▸ **TASK DIRECTIONS**: Restate the data word for word and leave the images out.

— start SOURCE MATERIAL —

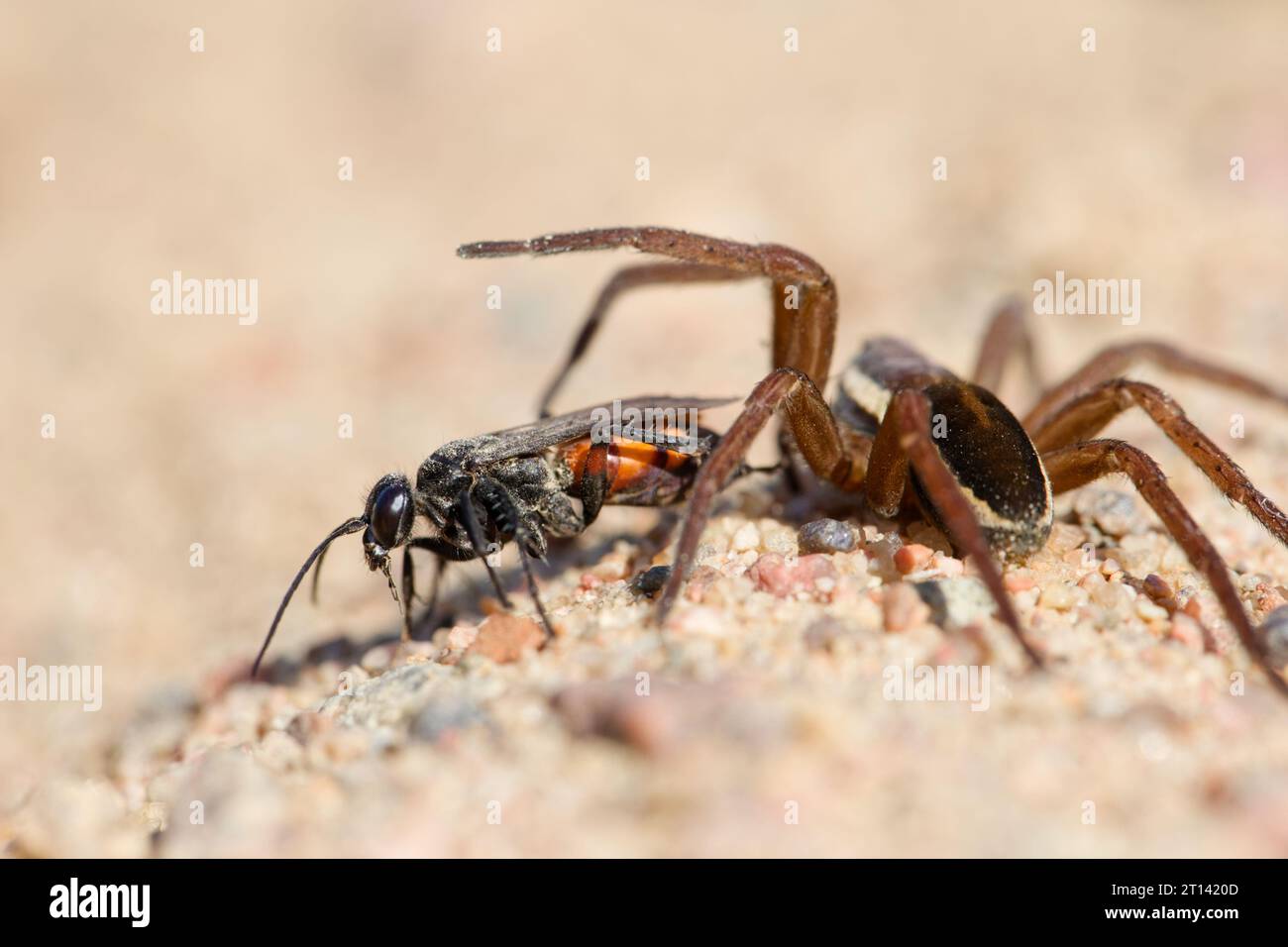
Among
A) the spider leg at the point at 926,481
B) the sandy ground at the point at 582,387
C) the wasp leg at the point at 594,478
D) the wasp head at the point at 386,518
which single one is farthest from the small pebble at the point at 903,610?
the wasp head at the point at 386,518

— end SOURCE MATERIAL —

▸ **THE RESULT**:
Among
A) the spider leg at the point at 926,481
B) the sandy ground at the point at 582,387
C) the wasp leg at the point at 594,478
D) the wasp head at the point at 386,518
which single one is farthest from the small pebble at the point at 903,610?
the wasp head at the point at 386,518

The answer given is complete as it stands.